Measurements were performed after ophthalmological examinations on the same day. All subjects underwent visual acuity testing, measurement of intraocular pressure, fundus examination by ophthalmoscope, fundus photography with mydriasis induced using 2.5% phenylephrine hydrochloride and 1% tropicamide. Additional examinations such as optical coherence tomography and fluorescein angiography were performed as needed. Height and body weight were measured as well. The subjects were asked whether or not they were taking supplements containing lutein. Details about exact ingredients or supplementation duration and dosage were not recorded, but all subjects reported taking supplements for at least one month.

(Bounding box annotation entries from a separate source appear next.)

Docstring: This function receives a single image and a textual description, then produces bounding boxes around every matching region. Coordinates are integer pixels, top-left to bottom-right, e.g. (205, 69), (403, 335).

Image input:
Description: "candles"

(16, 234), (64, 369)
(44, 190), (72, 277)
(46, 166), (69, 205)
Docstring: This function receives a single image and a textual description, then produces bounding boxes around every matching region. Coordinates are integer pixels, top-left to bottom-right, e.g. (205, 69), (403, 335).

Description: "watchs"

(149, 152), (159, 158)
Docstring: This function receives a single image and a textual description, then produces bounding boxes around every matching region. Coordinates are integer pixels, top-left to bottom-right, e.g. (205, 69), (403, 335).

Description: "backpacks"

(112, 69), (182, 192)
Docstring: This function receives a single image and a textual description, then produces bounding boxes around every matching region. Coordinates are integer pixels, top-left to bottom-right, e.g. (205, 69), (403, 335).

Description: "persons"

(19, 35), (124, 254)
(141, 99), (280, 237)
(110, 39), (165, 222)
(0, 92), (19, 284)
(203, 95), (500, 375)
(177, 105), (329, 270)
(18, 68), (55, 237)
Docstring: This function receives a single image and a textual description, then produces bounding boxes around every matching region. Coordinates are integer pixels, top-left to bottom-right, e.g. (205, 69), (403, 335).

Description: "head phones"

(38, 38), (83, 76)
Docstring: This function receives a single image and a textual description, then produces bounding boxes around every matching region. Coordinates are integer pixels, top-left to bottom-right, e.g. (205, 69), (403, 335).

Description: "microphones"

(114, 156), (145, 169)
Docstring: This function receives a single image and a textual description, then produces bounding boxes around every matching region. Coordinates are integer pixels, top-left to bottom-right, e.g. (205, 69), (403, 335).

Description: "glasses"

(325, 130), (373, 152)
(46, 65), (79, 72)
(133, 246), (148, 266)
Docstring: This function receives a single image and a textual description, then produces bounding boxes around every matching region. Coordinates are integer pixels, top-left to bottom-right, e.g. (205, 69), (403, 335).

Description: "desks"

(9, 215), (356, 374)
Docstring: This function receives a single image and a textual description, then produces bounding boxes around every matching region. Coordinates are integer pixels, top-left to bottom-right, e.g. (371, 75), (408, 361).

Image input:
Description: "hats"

Measurement of macular pigment optical density

We used a prototype MPOD module installed on a Heidelberg Spectralis® MultiColor platform (“Spectralis-MP”, Heidelberg Engineering, Heidelberg, Germany). This device used 486 nm and 517 nm excitation wavelengths. The basic functionality and handling of this instrument is described elsewhere39,40. The beam diameter at the subject’s pupil was 3 mm; autofluorescence images of the 30° central area of the retina were recorded for both wavelengths with pupil dilation. The optical densities at ten eccentricities, i.e., 0°, 0.23°, 0.43°, 0.47°, 0.51°, 0.9°, 0.98°, 1.99°, 3.01°, and 4.02° eccentricities (local MPODs), and the optical density volume within seven eccentricities, i.e., 0.47°, 0.9°, 0.98°, 1.99°, 3.01°, 4.02°, and 8.98° (MPOD volume), were used for analyses. The MP was assumed to be negligible at 8.98° eccentricity, and this eccentricity was chosen as zero background level. The local MPOD levels are averages along concentric circles at selected eccentricities except for 0°. Since the method is affected by cataracts38, we limited measurements to the 191 subjects who had already undergone cataract surgery. Measurement was performed on day 3 or 4 after cataract surgery, following the above-mentioned ophthalmological exams and measurements of SC indices.

Blood tests

The study protocol did not include lutein or zeaxanthin analysis in plasma nor other blood tests. However, many subjects had already undergone blood tests for various medical conditions. We reviewed all those blood tests from medical records that were carried out within one month of measuring the SC levels. Blood tests were performed in 417 subjects; 165 subjects underwent testing for general condition checkup before cataract surgery, and 252 subjects underwent testing for systemic diseases while being treated by other hospital departments. Since the purpose of the blood test was different for each subject, the test items varied. We chose common items for all tested subjects, i.e., total protein (TP), albumin (Alb), hemoglobin (Hb), total cholesterol (TC), triglycerides (TG), low-density lipoprotein (LDL), and high-density lipoprotein (HDL) to evaluate general condition. Creatinine (Cr) and estimated glomerular filtration rate (eGFR) were chosen to evaluate renal function, and hemoglobin A1c (HbA1c) was chosen to evaluate blood sugar control.

Statistical analyses

The comparison of two average values of numerical variables was performed using t-tests. Categorical data were analyzed using a chi-square test. The correlations between two numerical variables were investigated using Pearson’s correlation coefficient test. The comparison of SC indices between the three smoking habit categories was performed using one-way analysis of variance (ANOVA) with Bonferroni multiple comparisons. Multiple regression analysis was performed with SC indices as dependent variables, and factors that influenced SC indices were chosen as independent variables using a stepwise method. Statistical analyses were performed using IBM SPSS Statistics 25 software, and a value of P < 0.05 was considered statistically significant.